(Data items)
────────
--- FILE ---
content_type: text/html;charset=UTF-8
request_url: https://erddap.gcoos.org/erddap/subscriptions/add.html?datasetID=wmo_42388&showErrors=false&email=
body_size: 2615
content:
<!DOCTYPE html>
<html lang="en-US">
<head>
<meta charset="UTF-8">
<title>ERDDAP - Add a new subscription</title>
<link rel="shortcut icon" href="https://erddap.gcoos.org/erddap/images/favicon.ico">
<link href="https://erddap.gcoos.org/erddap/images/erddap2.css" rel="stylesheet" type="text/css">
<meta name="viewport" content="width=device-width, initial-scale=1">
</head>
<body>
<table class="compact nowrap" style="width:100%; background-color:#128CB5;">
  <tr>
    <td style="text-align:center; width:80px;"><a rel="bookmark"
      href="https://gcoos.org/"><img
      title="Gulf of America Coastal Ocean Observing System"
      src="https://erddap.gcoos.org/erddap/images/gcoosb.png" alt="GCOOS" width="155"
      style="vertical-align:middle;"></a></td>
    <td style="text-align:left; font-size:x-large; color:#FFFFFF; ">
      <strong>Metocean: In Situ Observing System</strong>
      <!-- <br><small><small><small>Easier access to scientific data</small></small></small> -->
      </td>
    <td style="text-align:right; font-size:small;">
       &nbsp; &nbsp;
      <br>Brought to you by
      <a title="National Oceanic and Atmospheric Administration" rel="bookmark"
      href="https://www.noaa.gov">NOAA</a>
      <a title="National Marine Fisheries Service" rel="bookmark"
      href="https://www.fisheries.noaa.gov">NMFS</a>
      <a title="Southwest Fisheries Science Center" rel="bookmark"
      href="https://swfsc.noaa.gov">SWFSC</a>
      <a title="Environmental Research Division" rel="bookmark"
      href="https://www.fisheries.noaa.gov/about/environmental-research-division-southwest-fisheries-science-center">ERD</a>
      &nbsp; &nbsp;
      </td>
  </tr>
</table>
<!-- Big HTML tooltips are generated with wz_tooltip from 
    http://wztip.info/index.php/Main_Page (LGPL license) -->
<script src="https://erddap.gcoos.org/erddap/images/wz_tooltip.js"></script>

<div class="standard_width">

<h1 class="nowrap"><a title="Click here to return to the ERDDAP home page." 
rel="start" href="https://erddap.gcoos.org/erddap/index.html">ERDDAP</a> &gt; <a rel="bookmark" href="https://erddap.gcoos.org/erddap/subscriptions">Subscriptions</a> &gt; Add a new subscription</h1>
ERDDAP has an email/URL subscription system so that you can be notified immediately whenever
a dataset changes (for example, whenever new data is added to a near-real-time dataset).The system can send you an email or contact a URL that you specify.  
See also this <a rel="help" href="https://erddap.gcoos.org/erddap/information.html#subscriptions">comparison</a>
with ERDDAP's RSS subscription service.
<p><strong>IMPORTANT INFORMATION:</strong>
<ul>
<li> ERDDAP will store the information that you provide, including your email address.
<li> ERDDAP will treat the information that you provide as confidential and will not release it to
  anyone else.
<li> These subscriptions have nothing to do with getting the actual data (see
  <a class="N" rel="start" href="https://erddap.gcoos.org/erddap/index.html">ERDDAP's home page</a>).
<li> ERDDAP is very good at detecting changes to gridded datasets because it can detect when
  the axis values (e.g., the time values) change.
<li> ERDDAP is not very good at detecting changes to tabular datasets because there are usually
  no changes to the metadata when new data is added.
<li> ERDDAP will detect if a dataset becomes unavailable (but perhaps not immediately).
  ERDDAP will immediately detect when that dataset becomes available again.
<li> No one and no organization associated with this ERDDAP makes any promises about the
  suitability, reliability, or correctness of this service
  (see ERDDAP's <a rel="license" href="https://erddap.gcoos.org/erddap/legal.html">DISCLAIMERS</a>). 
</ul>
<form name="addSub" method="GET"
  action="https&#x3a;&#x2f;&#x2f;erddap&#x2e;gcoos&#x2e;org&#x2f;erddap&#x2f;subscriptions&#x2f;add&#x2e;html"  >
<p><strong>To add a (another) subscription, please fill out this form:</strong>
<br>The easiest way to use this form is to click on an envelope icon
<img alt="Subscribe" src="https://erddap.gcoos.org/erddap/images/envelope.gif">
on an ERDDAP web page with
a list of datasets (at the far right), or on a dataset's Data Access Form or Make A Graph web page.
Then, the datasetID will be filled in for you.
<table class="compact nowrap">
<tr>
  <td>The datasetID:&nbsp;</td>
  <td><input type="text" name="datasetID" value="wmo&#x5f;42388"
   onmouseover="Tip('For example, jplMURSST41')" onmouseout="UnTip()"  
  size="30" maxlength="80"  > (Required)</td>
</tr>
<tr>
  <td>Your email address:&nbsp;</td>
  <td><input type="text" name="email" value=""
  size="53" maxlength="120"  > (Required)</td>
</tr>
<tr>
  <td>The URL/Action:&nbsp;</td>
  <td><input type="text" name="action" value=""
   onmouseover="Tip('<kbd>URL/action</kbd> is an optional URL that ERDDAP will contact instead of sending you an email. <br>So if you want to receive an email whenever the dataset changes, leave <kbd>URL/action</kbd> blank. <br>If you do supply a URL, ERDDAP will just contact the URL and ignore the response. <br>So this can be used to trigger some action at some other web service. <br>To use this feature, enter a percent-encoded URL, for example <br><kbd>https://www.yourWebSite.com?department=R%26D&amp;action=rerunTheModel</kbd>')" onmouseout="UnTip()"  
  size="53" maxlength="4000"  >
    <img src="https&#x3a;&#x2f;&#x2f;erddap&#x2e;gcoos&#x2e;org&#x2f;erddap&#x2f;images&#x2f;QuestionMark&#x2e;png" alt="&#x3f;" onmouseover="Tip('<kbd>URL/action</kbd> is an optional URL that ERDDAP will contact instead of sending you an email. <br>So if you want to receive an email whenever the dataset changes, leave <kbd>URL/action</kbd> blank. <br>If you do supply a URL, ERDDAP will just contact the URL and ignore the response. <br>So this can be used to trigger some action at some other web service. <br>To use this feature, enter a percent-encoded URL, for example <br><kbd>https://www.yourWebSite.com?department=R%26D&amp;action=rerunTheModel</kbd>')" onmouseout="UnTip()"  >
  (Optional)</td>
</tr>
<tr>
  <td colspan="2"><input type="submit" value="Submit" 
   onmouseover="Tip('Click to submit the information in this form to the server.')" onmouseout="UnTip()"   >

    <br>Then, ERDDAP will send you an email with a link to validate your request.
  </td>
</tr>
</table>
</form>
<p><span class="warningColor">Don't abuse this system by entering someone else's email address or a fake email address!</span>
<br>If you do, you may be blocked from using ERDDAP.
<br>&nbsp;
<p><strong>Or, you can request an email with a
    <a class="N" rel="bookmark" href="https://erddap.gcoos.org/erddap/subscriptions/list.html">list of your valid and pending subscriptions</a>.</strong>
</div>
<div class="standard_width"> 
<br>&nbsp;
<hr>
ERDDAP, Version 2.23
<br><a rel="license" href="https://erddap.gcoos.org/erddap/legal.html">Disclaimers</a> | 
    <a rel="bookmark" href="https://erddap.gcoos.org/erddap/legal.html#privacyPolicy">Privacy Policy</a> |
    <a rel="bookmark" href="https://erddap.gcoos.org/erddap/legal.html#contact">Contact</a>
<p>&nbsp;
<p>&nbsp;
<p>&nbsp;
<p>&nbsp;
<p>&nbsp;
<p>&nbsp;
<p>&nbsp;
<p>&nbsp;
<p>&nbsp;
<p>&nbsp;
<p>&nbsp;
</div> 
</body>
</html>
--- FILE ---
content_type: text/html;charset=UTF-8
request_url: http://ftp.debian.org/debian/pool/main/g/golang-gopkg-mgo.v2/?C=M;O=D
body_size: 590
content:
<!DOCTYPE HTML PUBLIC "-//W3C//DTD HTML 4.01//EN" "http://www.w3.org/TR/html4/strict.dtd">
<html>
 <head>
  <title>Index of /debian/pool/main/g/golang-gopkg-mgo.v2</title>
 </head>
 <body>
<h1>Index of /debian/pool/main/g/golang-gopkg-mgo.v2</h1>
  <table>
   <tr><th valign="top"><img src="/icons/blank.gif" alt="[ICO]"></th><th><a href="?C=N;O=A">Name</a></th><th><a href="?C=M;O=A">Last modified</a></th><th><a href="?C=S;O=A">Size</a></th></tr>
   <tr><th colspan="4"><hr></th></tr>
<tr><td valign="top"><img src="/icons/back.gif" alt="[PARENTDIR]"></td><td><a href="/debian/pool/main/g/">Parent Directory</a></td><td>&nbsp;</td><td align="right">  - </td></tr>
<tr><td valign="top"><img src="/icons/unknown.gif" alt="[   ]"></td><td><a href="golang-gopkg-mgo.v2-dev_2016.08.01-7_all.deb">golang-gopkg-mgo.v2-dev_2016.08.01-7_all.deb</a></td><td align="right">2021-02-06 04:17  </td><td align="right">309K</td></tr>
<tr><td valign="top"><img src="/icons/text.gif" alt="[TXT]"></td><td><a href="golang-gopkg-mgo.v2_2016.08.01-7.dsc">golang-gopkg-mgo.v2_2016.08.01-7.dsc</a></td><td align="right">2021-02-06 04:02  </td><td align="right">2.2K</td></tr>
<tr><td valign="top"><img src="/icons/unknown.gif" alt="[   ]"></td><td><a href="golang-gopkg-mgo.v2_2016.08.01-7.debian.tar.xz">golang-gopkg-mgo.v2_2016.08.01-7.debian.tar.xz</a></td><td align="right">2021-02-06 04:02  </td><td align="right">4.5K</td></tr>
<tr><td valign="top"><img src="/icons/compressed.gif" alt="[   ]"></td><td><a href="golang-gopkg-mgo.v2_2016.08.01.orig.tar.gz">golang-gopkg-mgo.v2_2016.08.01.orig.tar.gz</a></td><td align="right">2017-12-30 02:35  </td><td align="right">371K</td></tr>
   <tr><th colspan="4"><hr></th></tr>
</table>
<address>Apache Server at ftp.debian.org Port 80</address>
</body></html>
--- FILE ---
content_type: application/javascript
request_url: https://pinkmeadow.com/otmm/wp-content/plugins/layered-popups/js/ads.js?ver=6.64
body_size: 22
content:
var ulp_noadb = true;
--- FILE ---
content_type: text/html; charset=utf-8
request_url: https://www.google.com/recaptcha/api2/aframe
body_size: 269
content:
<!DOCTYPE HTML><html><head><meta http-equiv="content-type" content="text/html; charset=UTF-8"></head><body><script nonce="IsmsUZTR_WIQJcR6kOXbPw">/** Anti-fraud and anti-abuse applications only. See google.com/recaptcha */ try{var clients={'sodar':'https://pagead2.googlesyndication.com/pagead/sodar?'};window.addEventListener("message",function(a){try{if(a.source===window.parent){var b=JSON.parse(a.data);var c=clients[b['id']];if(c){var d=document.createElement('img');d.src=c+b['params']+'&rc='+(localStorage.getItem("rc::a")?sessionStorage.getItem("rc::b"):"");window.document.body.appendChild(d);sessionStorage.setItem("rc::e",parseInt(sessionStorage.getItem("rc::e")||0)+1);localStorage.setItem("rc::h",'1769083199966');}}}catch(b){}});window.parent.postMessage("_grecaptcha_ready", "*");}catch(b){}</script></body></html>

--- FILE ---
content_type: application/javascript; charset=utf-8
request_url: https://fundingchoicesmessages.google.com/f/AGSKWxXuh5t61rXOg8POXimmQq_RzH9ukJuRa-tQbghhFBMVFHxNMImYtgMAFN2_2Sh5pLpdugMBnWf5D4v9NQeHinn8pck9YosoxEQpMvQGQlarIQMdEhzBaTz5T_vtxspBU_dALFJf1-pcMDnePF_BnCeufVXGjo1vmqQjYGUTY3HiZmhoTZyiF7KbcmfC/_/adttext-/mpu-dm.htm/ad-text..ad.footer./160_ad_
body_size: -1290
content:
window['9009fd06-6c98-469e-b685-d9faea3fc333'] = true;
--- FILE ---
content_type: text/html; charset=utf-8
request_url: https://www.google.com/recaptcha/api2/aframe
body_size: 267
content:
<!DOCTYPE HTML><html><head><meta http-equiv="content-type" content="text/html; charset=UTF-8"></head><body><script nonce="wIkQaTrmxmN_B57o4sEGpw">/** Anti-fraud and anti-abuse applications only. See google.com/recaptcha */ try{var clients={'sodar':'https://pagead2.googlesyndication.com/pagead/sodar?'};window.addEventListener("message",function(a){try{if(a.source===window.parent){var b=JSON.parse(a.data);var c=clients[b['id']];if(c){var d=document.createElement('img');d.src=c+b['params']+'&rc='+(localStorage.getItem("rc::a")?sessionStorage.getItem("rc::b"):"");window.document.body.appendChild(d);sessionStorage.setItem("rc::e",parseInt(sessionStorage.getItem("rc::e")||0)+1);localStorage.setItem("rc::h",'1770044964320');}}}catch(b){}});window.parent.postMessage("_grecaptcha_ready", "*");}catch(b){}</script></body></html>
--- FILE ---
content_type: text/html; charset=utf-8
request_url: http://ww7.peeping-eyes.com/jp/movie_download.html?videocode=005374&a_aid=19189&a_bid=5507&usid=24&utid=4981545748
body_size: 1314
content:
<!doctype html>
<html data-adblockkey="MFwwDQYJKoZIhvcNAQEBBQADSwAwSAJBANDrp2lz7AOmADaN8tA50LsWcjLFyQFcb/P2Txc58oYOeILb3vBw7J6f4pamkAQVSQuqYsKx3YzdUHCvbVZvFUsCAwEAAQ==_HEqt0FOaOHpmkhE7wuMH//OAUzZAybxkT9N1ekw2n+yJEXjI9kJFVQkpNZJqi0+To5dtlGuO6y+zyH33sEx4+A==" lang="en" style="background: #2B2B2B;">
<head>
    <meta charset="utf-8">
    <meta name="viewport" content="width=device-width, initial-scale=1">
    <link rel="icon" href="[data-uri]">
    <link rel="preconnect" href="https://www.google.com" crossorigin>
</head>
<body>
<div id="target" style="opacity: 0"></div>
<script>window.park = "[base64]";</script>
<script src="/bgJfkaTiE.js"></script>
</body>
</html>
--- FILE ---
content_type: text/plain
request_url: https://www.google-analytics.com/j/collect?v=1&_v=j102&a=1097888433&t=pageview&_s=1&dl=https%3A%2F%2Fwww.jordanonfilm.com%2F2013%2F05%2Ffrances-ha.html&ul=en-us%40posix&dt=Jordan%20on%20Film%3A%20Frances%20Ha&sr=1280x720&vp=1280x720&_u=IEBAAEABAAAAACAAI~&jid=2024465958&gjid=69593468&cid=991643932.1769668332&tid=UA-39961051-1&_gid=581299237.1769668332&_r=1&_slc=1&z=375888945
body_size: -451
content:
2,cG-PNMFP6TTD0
────────
◆ **WHAT NEEDS TO BE DONE**:
Extract each line from the entries above that contains the string "National".

◆ **OUTPUT BELOW**:
      <a title="National Oceanic and Atmospheric Administration" rel="bookmark"
      <a title="National Marine Fisheries Service" rel="bookmark"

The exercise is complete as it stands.